HLA associations and HLA sharing in recurrent miscarriage: A systematic review and meta-analysis

• Published in: Human immunology Vol. 76; no. 5; pp. 362 - 373
• Main Authors: Meuleman, Tess, Lashley, Lisa E.L.O, Dekkers, Olaf M, van Lith, Jan M.M, Claas, Frans H.J, Bloemenkamp, Kitty W.M
• Format: Journal Article
• Language: English
• Published: United States Elsevier Inc 01.05.2015
• Subjects: Abortion, Habitual - genetics; Abortion, Habitual - immunology; Alleles; Allergy and Immunology; Female; Genetic Association Studies; Histocompatibility; Histocompatibility Antigens Class I - genetics; HLA alleles; HLA sharing; HLA-B Antigens - genetics; HLA-DRB1 Chains - genetics; HLA-E Antigens; Humans; Meta-analysis; Pregnancy; Recurrent miscarriage; Risk; Selection Bias; Systematic review; CDC; APS; sequence specific priming; Systematic review; complement dependent cytotoxicity; odds ratio; SLE; sequence specific oligonucleotides; recurrent miscarriage; restriction fragment length polymorphism; sequence based typing; systemic lupus erythematosus; two color fluorescence; HLA alleles; RFLP; OR; SBT; CI; rheumatoid arthritis; SSO; RA; HLA sharing; Meta-analysis; SSP; TCF; anti-phospholipid syndrome; confidence interval; RM; Recurrent miscarriage
• ISSN: 0198-8859; 1879-1166
• DOI: 10.1016/j.humimm.2015.02.004

Abstract Problem The aim of this meta-analysis was to evaluate whether specific maternal HLA alleles and HLA sharing of couples are associated with the occurrence of recurrent miscarriage (RM). Method of study A systematic literature search was performed for studies that evaluated the association between HLA alleles, HLA sharing and RM. RM was defined as three or more consecutive unexplained miscarriages and a control group was included of women with at least one live birth and no miscarriages in their history. Meta-analyses were performed and the pooled odds ratio (OR) was calculated. Results We included 41 studies. Selection bias was present in 40 studies and information bias in all studies.
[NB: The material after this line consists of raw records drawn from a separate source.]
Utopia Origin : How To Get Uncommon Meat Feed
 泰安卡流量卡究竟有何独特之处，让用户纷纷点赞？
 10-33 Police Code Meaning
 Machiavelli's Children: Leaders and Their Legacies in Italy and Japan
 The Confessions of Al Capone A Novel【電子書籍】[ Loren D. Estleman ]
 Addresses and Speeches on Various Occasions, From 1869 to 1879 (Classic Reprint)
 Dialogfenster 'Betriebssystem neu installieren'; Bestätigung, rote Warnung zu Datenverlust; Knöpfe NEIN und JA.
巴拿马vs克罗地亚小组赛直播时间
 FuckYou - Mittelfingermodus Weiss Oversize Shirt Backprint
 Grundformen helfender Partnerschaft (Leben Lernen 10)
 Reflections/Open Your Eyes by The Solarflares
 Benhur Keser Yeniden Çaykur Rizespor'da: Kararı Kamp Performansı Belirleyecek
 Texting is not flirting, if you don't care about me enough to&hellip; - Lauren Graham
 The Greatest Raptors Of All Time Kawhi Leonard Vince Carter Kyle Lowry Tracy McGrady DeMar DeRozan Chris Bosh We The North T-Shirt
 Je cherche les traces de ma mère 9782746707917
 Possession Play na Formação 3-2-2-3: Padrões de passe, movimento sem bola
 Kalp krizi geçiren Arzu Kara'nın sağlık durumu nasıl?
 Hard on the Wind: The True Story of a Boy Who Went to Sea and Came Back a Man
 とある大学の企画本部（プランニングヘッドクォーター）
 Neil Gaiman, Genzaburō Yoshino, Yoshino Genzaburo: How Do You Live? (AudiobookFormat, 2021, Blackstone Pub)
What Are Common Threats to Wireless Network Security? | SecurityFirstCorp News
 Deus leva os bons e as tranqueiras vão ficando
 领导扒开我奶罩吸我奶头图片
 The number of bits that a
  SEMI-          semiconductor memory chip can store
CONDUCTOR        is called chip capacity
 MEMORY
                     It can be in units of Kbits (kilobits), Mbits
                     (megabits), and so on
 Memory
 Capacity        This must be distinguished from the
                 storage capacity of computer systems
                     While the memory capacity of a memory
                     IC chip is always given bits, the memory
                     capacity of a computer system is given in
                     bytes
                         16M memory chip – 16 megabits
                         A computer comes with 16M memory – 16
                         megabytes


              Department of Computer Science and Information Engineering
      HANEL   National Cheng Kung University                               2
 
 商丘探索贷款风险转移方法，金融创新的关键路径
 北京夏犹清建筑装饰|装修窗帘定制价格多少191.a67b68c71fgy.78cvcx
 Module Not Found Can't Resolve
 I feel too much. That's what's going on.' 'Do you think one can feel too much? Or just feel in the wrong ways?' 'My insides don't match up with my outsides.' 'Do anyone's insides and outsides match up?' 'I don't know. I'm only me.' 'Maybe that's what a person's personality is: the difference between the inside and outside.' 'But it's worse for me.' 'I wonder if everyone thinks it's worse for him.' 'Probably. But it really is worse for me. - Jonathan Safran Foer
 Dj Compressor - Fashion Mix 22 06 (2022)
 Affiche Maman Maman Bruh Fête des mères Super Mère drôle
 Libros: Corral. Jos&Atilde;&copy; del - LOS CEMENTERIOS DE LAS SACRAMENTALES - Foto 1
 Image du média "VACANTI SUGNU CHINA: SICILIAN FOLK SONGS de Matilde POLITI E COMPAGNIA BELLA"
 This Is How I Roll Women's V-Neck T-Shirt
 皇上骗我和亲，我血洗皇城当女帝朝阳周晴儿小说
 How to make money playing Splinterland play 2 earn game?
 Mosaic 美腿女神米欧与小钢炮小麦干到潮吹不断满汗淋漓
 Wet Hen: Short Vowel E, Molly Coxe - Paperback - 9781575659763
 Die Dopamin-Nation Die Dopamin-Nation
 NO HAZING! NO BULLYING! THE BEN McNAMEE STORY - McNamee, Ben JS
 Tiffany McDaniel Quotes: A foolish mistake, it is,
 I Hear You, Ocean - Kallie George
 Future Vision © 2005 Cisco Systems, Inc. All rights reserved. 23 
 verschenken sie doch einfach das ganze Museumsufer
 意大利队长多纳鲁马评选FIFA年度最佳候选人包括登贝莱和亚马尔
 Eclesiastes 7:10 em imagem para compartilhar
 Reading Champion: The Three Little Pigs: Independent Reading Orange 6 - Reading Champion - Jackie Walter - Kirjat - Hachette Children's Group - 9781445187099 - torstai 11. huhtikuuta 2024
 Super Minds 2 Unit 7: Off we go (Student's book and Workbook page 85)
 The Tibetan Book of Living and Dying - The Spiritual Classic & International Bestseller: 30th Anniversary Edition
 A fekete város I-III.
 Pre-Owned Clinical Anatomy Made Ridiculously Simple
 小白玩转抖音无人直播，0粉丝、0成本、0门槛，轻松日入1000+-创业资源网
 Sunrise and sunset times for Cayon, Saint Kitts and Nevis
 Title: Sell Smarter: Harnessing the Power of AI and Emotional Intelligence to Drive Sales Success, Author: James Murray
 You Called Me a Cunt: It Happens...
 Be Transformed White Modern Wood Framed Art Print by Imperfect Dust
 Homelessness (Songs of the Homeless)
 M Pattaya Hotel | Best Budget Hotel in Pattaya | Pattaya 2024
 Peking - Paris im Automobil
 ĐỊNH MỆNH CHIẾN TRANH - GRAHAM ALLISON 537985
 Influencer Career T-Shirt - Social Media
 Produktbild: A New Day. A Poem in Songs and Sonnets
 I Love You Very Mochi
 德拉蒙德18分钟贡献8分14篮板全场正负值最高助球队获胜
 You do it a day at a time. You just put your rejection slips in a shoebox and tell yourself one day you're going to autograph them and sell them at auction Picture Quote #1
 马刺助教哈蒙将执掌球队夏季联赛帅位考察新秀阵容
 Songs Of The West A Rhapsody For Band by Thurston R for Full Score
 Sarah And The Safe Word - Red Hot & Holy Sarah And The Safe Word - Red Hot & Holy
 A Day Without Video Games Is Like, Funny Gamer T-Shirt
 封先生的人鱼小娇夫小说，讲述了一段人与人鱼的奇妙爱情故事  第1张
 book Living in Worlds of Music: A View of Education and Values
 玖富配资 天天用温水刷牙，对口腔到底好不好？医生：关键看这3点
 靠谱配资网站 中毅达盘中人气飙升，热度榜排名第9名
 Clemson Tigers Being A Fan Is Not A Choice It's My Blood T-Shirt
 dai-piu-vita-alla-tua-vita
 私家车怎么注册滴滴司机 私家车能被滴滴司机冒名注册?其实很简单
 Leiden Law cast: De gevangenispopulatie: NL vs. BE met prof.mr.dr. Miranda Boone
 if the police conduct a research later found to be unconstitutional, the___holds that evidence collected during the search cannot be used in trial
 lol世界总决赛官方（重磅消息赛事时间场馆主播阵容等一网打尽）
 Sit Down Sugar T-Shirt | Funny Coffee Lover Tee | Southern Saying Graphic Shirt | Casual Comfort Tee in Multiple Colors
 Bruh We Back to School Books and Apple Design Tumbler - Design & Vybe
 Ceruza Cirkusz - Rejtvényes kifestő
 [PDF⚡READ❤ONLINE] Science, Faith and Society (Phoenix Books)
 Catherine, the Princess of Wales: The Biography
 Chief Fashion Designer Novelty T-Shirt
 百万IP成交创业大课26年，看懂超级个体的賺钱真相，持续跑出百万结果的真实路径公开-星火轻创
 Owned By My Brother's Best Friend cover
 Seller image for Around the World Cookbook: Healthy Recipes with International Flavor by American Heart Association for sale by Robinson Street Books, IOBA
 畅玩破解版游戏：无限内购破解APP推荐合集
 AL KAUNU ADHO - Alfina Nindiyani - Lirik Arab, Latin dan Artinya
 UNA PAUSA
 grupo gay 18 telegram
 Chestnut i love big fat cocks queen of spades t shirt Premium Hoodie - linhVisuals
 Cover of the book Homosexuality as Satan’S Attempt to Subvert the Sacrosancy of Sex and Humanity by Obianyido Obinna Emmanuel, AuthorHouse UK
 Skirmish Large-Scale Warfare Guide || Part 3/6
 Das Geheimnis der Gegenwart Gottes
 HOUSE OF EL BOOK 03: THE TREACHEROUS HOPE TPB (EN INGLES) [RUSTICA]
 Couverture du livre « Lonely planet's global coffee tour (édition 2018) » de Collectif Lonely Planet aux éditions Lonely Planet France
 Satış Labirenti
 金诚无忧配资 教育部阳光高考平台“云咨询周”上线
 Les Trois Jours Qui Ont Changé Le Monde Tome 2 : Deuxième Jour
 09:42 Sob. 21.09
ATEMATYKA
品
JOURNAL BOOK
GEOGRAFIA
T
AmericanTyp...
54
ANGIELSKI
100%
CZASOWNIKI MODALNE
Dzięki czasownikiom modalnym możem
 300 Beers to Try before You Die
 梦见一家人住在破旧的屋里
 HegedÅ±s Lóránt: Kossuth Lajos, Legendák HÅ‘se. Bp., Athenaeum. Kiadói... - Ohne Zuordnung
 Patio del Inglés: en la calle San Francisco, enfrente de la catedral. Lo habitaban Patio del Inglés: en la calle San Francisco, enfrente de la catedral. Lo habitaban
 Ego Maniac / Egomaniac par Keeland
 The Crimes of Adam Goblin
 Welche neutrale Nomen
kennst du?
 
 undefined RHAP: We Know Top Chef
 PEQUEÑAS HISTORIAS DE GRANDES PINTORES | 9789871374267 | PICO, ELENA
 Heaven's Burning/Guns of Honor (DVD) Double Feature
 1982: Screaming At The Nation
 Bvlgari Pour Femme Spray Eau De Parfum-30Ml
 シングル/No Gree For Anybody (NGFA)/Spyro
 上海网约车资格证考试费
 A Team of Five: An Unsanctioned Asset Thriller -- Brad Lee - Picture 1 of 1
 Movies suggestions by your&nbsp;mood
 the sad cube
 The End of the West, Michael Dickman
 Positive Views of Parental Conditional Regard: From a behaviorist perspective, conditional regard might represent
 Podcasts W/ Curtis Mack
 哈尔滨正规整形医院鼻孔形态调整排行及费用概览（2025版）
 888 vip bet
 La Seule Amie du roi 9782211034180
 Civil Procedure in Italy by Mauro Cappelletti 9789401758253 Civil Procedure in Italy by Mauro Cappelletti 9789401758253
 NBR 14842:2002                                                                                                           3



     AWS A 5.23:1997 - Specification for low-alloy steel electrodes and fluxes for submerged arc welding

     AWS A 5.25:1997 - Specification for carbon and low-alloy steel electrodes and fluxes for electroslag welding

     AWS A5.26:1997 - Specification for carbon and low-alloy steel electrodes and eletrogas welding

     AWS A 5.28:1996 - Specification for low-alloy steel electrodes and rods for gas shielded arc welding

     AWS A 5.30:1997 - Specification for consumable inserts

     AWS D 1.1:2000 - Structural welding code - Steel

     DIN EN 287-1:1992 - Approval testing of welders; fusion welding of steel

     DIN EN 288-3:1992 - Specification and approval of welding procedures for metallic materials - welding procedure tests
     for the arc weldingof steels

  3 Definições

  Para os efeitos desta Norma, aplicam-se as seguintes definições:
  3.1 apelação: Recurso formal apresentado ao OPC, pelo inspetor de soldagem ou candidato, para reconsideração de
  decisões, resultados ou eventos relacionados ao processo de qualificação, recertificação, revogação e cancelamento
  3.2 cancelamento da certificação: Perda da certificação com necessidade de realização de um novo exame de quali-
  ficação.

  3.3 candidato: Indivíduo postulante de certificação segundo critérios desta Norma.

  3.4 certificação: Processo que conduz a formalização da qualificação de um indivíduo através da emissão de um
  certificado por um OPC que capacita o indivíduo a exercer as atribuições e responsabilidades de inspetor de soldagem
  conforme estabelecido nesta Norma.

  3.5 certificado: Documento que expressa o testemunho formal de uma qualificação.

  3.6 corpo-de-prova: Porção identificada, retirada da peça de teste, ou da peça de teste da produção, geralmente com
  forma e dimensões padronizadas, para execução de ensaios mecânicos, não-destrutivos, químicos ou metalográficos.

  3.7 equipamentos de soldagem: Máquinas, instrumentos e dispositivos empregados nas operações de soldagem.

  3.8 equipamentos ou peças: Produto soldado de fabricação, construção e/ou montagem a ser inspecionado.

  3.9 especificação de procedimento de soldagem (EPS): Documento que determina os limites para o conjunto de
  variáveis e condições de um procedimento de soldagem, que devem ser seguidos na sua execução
Meta-analyses showed an increased risk of RM in mothers carrying a HLA-DRB1*4 (OR 1.41, 95% CI 1.05–1.90), HLA-DRB1*15 (OR 1.57, 95% CI 1.15–2.14), or a HLA-E*01:01 allele (OR 1.47, 95% CI 0.20–1.81), and a decreased risk with HLA-DRB1*13 (OR 0.63, 95% CI 0.45–0.89) or HLA-DRB1*14 (OR 0.54, 95% CI 0.31–0.94). Pooling results for HLA sharing showed that HLA-B sharing (OR 1.39, 95% CI 1.11–1.75) and HLA-DR sharing (OR 1.57, 95% CI 1.10–1.25) were both associated with the occurrence of RM. Conclusion Although the present systematic review and meta-analysis demonstrates that specific HLA alleles and HLA sharing are associated with RM, a high degree of bias was present and therefore observed results should be interpreted carefully.